Speaking at a press conference on Friday afternoon, the PM said he understood the reluctance of Greater Manchester’s leaders – but said ‘time is of the essence’.
Quoting figures which showed the number of cases in the region had doubled in the last nine days – and the number of Covid patients in Greater Manchester ICU beds was already 40 per cent above occupancy at the height of the first wave – he said: “I must stress the situation is grave and it worsens with each passing day.”
His message to Mr Burnham and his colleagues was clear: “If an agreement cannot be reached, I will need to intervene.”
Mr Johnson added: “I urge the mayor to reconsider and engage constructively. I cannot stress enough – time is of the essence.
“Each day that passes before action is taken means more people will go to hospital, more people will end up in intensive care, and tragically more people will die.”
Earlier, the Prime Minister thanked Mr Burnham’s Merseyside counterpart Steve Rotherham – as well as London mayor Sadiq Khan and Lancashire leaders – for ‘working constructively’ with the government following the announcement of Tier 3 restrictions in those areas.
“In Merseyside, where the situation is most acute, we were able to conclude talks quickly,” he said.
That thinly-veiled dig didn’t go unnoticed here, nor have perceived attempts to capitalise on the old Manchester-Liverpool rivalry.
It remains to be seen whether the government’s tactics will work – or whether a compromise can be struck.

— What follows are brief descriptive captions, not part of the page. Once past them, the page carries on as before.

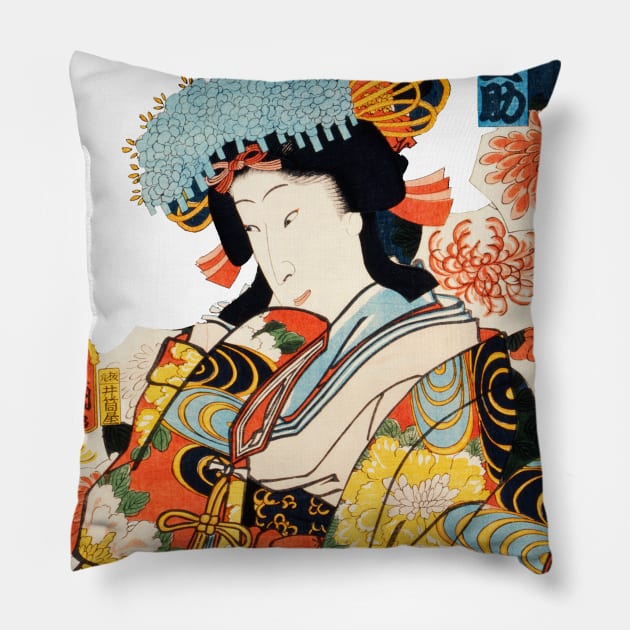 Traditional Japanese Woman Painting Pillow by thecolddots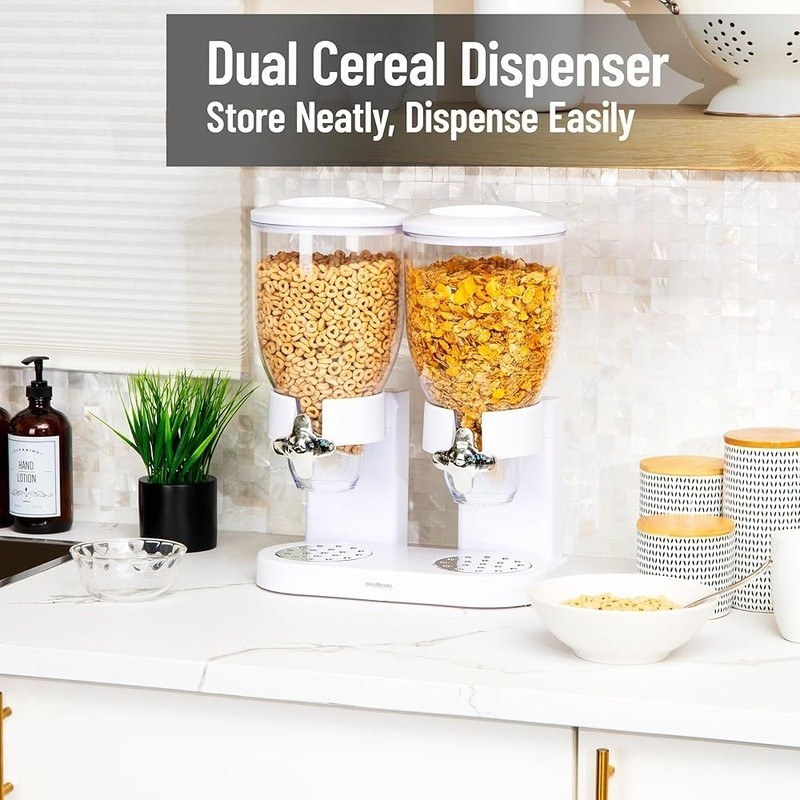 Airtight Cereal Dispenser Dual Storage Container Twist Valve Crumb Tray 3.5L New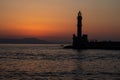 Lighthouse on the old dock of Chania, Crete Greece at sunset Royalty Free Stock Photo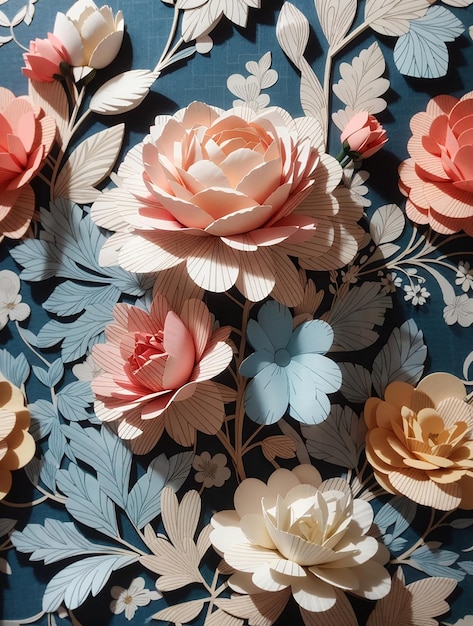 Hand made artificial flowers on wallpaper and pattern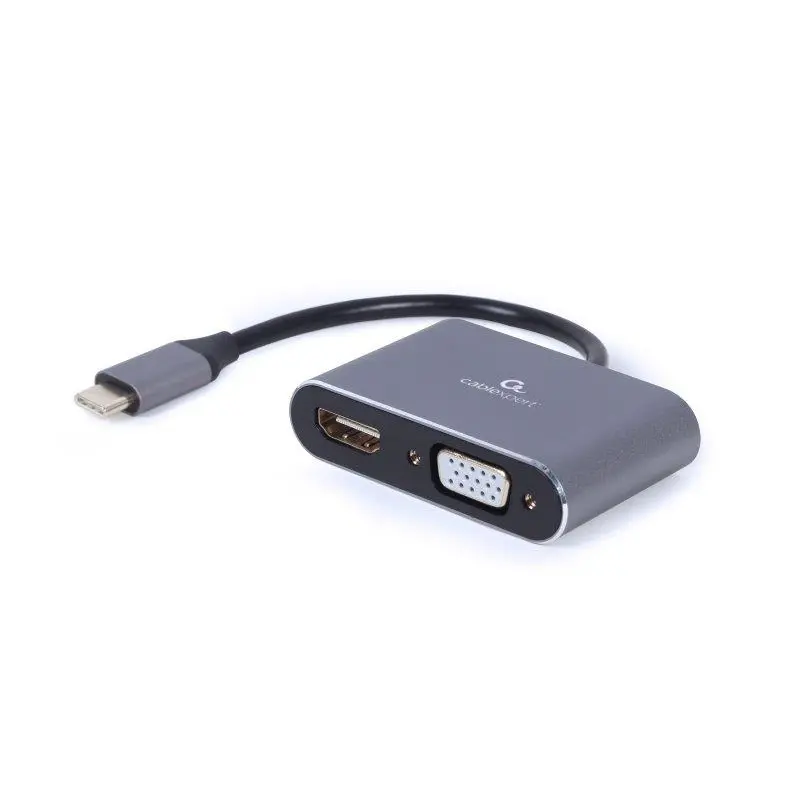 Адаптер Cablexpert HDMI+VGA - USB Type-C (F/M), 0.15 м, Black (A-USB3C-HDMIVGA-01) Адаптер Cablexpert HDMI+VGA - USB Type-C (F/M), 0.15 м, Black (A-USB3C-HDMIVGA-01)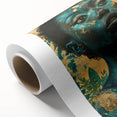 Teal and Gold Bold Portrait Art - Glam Luxe Wall Décor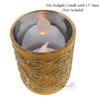 Glass Votive Candle Holders Holiday Decorative with Glitter Swirls -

In a statement following Mr Johnson’s address to the nation, Mr Burnham and his colleagues held firm.
After a week of toing and froing, they said they were ‘on standby all day’ on Friday to continue talks with the government. A meeting, they say, was never arranged.
“We can assure the Prime Minister that we are ready to meet at any time to try to agree a way forward,” the statement, also signed by deputy mayor Bev Hughes and the ten Greater Manchester council leaders read.
“We can also say with confidence that we have done, and will continue to do, everything within our power to protect the health of our residents.”
Blackpool council leader Lynn Williams has claimed Lancashire had been ‘bullied’ into accepting a Tier 3 lockdown.
Greater Manchester’s leaders seem determined not to follow suit.